Unity Coroutine Class
public class FaderEnumerator : IEnumerator{
private object _current;
private int _state;
public Fader _this;
public float _f;
public Color _c;
public object Current {
get {
return _current;
}
}
public FaderEnumerator(int state)
{
_state = state;
}
public bool MoveNext ()
{
switch (_state) {
case 0:
_state = -1;
_f = 1;
break;
case 1:
_state = -1;
_f -= 0.1f;
break;
}
if(_f >= 0)
{
_c = _this.GetComponent<Renderer>().material.color;
_c.a = _f;
_this.GetComponent<Renderer>().material.color = _c;
_current = new WaitForSeconds(.1f);
_state = 1;
return true;
}
return false;
}
public void Reset ()
{
throw new NotSupportedException();
}
}

To start this coroutine you would do this.

Start Coroutine Class
var faderEnumerator = new FaderEnumerator(0);
faderEnumerator._this = this;
StartCoroutine(faderEnumerator);

These two snippets are roughly equivalent to the original two.

So is the documentation wrong? Well no, the reason the documentation says a coroutine is a function with yield returns is because they made up the concept of couroutines and can define them however they wish. At the same time it isn't being entirely honest though. Clearly you can have a coroutine that isn't a function containing yield returns so it can't really be said that's a requirement.

There are a few reasons I bring this up. Firstly I believe it’s important to understand what abstractions are doing when you use them. The more you understand about what your code is doing the easier it is to debug. The second reason is because the IEnumerator class case is probably more reusable. Since you are working with a whole class there are more options for controlling how it operates. You could create a generic class that could apply similar logic to many different types of things

Finally because the compiler is generating code you need to be careful what you do with yield returns. The compiler is smart and it’s going to do it’s best to do what you are telling it to do but it’s not perfect. There are probably some scenarios where the compiler will refuse to compile the function or worse it will compile but not do exactly what you want it to do. Because you can’t see the code it generates you won’t be able to see exactly what it’s doing.

Also I find it fascinating to look at IL.

2015-07-25 - The Correct Date Format

Occasionally you will hear the British and the Americans fighting over what is the correct date format. The Americans think it’s MM/DD/YYYY and the British think it’s DD/MM/YYYY, but they are both wrong because the correct format is YYYY-MM-DD.

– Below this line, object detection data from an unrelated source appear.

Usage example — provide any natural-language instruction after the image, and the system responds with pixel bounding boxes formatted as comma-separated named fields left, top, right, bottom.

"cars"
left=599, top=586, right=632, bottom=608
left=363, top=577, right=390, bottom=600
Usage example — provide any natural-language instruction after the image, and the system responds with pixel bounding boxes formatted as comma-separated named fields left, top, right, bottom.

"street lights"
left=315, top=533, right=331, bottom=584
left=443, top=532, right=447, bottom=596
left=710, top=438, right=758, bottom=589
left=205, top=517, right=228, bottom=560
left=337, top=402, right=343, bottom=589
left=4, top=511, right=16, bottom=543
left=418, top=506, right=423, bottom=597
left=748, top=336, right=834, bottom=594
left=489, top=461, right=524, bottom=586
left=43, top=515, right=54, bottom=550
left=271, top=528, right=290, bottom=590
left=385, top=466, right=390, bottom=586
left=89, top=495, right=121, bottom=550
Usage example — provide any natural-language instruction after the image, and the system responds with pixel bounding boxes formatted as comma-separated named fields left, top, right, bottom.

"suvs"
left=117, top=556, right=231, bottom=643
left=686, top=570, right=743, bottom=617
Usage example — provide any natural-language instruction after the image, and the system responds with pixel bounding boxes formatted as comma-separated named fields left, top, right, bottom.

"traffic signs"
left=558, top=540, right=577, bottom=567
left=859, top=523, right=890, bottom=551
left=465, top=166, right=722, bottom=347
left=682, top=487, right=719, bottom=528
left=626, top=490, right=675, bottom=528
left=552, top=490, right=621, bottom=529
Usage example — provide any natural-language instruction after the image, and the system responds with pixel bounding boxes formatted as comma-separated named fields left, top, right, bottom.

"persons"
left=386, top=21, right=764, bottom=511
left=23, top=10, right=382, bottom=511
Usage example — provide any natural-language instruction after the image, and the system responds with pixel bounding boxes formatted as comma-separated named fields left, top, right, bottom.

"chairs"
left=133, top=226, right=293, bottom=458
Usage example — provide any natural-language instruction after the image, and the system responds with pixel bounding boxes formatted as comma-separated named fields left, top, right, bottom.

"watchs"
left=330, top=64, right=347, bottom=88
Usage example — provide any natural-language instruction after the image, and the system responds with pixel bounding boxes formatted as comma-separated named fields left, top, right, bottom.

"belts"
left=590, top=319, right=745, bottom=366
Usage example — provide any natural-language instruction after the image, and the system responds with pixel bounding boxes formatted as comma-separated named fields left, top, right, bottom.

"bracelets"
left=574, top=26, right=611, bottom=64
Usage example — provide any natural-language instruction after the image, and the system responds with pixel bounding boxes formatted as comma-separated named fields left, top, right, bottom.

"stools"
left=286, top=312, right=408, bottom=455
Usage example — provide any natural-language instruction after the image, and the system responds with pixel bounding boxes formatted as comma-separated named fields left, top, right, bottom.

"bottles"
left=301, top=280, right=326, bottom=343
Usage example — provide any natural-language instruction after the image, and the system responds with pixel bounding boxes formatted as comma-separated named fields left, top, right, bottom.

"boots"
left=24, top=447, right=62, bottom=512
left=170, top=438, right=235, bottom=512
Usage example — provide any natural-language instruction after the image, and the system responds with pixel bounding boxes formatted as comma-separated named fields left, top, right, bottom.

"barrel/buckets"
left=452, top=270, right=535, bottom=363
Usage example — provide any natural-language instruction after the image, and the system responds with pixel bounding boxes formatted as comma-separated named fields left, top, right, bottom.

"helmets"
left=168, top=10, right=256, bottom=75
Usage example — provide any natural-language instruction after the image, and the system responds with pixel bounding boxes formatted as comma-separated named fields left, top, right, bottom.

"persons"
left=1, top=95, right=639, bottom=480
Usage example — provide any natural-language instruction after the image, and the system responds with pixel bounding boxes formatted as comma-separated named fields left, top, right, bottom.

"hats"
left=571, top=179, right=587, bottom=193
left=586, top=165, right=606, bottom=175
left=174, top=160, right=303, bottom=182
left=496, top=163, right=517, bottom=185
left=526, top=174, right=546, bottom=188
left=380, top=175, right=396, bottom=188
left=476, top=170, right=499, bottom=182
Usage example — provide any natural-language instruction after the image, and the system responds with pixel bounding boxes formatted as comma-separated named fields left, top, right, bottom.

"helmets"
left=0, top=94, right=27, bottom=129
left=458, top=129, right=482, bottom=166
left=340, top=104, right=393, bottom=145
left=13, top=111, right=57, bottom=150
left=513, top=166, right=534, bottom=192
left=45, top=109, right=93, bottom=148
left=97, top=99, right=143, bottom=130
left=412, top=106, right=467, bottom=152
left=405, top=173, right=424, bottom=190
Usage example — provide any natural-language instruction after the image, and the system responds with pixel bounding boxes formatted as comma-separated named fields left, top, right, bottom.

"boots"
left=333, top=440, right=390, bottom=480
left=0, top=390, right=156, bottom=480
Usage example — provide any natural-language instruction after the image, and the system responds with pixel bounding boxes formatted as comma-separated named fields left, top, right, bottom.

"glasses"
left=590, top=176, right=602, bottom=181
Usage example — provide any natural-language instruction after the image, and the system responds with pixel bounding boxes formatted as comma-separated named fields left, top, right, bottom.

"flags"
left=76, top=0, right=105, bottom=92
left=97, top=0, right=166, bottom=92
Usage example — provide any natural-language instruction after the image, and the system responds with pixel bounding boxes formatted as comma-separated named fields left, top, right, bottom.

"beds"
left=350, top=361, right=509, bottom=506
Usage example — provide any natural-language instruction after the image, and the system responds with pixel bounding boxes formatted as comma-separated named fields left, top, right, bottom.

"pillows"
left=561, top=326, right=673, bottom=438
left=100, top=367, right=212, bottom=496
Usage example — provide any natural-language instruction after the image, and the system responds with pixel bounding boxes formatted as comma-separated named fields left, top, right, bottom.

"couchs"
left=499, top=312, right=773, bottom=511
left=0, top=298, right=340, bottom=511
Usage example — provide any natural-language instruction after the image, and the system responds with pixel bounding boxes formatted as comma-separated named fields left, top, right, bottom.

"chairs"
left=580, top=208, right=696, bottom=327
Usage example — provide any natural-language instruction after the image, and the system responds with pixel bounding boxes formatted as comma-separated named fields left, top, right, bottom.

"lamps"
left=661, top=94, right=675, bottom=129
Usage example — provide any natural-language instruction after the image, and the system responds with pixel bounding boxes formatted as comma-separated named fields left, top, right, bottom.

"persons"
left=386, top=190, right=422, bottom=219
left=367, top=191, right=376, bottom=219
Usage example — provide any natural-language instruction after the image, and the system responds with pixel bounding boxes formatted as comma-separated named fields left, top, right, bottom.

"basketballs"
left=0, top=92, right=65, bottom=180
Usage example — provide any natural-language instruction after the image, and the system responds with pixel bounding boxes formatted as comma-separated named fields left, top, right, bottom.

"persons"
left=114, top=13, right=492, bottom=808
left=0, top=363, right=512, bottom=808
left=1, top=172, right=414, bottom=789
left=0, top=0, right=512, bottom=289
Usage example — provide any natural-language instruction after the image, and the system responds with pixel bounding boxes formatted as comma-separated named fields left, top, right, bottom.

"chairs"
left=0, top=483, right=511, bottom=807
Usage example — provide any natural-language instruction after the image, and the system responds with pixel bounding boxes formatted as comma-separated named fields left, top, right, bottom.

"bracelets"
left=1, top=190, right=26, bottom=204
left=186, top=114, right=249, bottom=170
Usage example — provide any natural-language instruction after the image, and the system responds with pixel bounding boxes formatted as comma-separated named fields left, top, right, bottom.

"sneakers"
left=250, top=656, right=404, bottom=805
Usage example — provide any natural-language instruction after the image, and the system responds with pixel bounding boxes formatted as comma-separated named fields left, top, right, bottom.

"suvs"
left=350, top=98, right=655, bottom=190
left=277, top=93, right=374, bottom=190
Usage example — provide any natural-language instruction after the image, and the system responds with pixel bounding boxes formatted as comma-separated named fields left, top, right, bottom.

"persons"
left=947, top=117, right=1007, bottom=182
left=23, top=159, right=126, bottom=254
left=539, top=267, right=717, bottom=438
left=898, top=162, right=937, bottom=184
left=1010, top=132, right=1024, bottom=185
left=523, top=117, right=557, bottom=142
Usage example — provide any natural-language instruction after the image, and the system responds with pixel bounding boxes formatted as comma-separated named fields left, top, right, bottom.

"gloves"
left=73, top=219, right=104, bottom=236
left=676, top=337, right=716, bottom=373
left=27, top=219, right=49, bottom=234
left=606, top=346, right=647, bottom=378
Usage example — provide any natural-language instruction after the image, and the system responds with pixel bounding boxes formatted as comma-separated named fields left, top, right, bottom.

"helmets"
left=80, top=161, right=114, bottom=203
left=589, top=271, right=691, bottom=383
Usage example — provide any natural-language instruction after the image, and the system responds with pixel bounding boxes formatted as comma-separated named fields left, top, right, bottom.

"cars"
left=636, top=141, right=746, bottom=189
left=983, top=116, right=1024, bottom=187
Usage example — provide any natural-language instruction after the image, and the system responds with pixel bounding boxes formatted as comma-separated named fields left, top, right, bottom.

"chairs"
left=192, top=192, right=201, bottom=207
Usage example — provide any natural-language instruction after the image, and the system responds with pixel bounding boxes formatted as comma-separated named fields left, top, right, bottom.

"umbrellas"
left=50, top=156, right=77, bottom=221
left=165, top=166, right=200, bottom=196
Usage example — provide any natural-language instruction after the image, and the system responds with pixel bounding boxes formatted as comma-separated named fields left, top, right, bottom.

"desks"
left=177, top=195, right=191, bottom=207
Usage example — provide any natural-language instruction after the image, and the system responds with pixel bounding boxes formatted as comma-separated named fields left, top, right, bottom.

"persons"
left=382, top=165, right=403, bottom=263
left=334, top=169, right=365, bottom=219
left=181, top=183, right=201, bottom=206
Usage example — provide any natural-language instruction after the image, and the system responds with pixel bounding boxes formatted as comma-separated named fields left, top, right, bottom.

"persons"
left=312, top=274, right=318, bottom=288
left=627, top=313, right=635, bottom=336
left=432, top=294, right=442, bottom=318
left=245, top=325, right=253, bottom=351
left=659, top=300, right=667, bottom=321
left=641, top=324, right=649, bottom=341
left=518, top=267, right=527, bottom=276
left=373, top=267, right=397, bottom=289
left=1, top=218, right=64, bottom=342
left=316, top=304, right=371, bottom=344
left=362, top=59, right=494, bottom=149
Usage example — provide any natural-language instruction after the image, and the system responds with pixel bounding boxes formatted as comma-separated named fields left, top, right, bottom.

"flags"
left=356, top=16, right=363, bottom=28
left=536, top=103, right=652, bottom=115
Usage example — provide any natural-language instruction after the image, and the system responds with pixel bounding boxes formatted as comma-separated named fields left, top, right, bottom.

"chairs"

One reason is ambiguity. Without some additional context it’s hard to tell if 12/01/2012 is December 1st, 2012 or the 12th of January, 2012. This ambiguity doesn’t exist for YYYY-MM-DD because there’s no YYYY-DD-MM in common usage. This means that 2012-12-01 is always December 1st, 2012 and there’s no chance of reading the date wrong.

The second reason is sorting. When dates are sorted as text they are ordered by the first part of the date first. This means that MM/DD/YYYY sorts by month, DD/MM/YYYY sorts by day, and YYYY-MM-DD sorts by year. Ideally you want dates sorted chronologically which means it’s better to have the largest part first. YYYY-MM-DD does this while the other formats will mix dates up.

Consider the dates April 2nd 2012, April 3rd 2012, June 15th 2012, April 17th 2013, and June 2nd 2013. The following table shows these dates sorted according to the various date formats.

YYYY-MM-DD MM/DD/YYYY DD/MM/YYYY
2012-04-02 04/02/2012 02/04/2012
2012-04-03 04/03/2012 02/06/2013
2012-06-15 04/17/2013 03/04/2012
2013-04-17 06/02/2013 15/06/2012
2013-06-02 06/15/2012 17/04/2013

With YYYY-MM-DD format everything is in order. All the 2012 dates come before the 2013 dates, All the April dates come before the June dates within the same year. With MM/DD/YYYY we have 2012 dates before and after the 2013 dates. With DD/MM/YYYY we have 2013 dates before 2012 dates and June dates before April dates.

Also I personally think the dashes look better.